▶ [Task instructions]
Collect every line of the records that contains the string "pixel" and copy each one in full.
>> START Raw records
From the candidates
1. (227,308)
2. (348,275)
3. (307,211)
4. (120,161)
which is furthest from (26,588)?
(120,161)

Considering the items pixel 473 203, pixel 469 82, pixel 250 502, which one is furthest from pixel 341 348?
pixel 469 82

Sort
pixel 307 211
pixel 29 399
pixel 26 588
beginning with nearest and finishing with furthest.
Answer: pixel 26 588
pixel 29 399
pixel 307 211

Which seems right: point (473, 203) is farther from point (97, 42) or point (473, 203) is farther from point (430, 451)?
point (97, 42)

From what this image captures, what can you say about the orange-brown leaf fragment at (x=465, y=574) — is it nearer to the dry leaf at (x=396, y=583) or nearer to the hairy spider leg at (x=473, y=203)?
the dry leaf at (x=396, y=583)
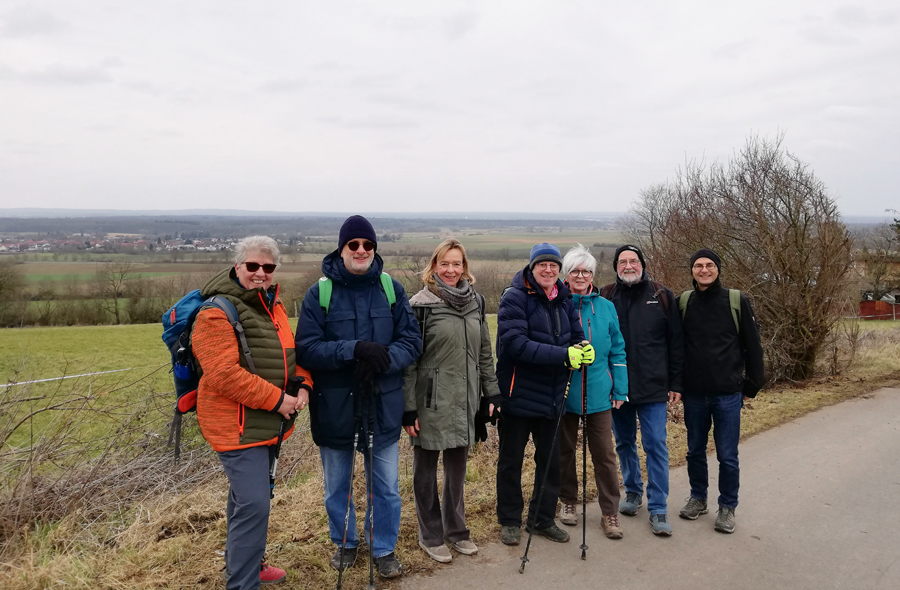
>> END Raw records
▶ [Response]
Considering the items pixel 473 203, pixel 469 82, pixel 250 502, which one is furthest from pixel 341 348?
pixel 469 82
pixel 307 211
pixel 29 399
pixel 26 588
Answer: pixel 26 588
pixel 29 399
pixel 307 211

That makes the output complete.